The audience is ever-present in Steakley's work at Zach. One of his most fulfilling experiences at the theatre was his production of The Gospel at Colonus "because it felt like such a big dream to realize in this space and in terms of where Zach was at that point." When the show was first proposed in 1992, he knew that Zach wasn't ready, and that he'd need to develop both the resources on the creative end and the mindset in the audience that would support a full production. He charted a four-year course, four seasons in which show after show served as stepping stones on the way to Colonus. Beehive to Buddy to Forever Plaid to Five Guys Named Moe to Dreamgirls to Avenue X, slowly and deliberately creating more ambitious shows and exposing the audience to more involved kinds of music and stories until they could not just accept this reinvention of the Oedipus story but embrace it. And they did.
More recently, they embraced Steakley's production of The Laramie Project, and because of that it proved to be another of his most satisfying projects. "It's the best conversations that we've ever had with the audience," he says. "It's rare the number of plays or opportunities that have social change as a part of the agenda or as a benefit of working on it, and it just sets up a whole different vibe for a company of artists that gets to do something that they believe in and have a political investment in.

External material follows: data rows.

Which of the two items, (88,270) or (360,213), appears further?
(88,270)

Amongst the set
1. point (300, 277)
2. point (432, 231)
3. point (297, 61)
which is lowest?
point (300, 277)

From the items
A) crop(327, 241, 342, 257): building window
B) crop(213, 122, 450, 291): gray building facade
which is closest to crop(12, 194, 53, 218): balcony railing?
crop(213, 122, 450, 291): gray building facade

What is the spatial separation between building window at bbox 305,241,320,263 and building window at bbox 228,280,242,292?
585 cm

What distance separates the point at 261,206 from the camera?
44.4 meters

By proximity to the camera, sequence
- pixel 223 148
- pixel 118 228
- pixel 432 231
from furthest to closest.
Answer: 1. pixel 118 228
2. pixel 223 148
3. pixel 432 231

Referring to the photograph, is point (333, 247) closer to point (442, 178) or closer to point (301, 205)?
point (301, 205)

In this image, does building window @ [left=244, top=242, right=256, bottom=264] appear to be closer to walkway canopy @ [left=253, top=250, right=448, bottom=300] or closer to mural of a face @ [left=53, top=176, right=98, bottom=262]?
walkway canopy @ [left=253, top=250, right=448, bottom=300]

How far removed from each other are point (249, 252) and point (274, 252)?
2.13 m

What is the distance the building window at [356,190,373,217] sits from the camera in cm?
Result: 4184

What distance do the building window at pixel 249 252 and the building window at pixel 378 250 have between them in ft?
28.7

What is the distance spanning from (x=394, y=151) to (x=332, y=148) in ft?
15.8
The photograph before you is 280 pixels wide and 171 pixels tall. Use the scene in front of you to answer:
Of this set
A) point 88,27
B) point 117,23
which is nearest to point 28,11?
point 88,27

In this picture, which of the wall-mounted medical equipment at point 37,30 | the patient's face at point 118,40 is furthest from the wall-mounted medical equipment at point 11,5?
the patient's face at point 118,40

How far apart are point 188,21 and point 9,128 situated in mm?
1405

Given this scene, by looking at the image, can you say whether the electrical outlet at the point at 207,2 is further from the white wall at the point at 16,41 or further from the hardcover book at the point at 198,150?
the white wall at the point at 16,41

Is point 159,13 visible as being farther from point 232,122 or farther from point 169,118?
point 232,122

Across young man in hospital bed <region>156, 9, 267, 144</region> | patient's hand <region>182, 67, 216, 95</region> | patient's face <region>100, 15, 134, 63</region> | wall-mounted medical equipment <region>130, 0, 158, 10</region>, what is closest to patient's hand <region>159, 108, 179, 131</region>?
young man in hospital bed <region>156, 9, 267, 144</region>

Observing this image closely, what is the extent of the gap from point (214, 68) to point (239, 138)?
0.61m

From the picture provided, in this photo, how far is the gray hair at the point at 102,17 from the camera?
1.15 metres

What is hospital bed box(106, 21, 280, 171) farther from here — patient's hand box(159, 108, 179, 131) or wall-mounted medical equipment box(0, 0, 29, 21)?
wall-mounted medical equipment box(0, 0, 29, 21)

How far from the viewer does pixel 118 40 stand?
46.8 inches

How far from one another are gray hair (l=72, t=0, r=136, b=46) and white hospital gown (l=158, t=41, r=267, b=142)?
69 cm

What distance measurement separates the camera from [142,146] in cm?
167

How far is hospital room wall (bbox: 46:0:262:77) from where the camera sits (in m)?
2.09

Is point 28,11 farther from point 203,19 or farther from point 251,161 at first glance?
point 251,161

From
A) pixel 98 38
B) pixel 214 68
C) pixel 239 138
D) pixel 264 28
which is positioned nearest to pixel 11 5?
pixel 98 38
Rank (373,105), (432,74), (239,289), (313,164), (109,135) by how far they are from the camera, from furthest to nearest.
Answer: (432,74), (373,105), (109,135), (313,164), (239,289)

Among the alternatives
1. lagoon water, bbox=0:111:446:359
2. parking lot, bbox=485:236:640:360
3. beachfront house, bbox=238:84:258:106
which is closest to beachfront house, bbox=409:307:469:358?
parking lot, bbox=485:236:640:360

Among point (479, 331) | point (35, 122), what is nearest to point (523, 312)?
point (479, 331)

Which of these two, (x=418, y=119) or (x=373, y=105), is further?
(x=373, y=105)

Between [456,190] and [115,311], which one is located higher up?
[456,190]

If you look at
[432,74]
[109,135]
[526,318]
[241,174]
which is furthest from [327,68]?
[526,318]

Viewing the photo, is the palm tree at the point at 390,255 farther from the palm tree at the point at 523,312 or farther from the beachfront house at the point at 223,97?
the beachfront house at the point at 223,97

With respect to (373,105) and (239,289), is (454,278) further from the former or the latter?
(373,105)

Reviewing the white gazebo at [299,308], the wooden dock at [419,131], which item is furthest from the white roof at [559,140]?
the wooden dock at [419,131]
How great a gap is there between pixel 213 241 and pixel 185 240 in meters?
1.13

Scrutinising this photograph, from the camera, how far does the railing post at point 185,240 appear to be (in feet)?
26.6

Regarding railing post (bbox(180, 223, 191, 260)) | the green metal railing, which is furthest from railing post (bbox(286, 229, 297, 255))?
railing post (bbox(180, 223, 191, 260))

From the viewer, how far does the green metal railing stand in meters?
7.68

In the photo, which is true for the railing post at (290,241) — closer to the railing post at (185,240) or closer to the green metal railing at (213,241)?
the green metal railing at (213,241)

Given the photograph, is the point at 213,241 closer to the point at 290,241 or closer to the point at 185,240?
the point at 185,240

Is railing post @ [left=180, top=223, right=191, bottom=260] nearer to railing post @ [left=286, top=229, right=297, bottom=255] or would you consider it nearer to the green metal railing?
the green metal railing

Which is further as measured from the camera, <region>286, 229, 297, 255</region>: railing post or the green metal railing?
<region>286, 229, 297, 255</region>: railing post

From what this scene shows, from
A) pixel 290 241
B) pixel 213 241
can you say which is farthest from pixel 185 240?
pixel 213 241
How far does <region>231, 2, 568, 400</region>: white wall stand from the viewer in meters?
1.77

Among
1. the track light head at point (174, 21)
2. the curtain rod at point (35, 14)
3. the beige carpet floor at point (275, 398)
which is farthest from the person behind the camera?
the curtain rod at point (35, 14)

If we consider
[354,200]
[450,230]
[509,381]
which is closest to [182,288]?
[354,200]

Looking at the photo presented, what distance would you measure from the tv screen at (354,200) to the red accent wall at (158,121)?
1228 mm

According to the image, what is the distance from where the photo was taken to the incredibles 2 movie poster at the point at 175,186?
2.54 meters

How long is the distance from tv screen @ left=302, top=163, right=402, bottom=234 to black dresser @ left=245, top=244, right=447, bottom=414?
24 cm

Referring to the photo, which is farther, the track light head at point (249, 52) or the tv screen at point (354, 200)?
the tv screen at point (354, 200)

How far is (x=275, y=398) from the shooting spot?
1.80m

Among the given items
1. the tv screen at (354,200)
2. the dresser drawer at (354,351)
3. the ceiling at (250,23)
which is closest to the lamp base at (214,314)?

"I'm all for theatre as entertainment, clearly; I've had plenty of choices that are about that. But it's also great to have those opportunities that are about more, that open up a conversation. To have a patron say to me that she came to the show pretty homophobic and that she really reconsidered her point of view -- the last thing that she said to me was, 'I was wrong. I've been wrong.' -- it's hard not to participate in that without it changing your own life."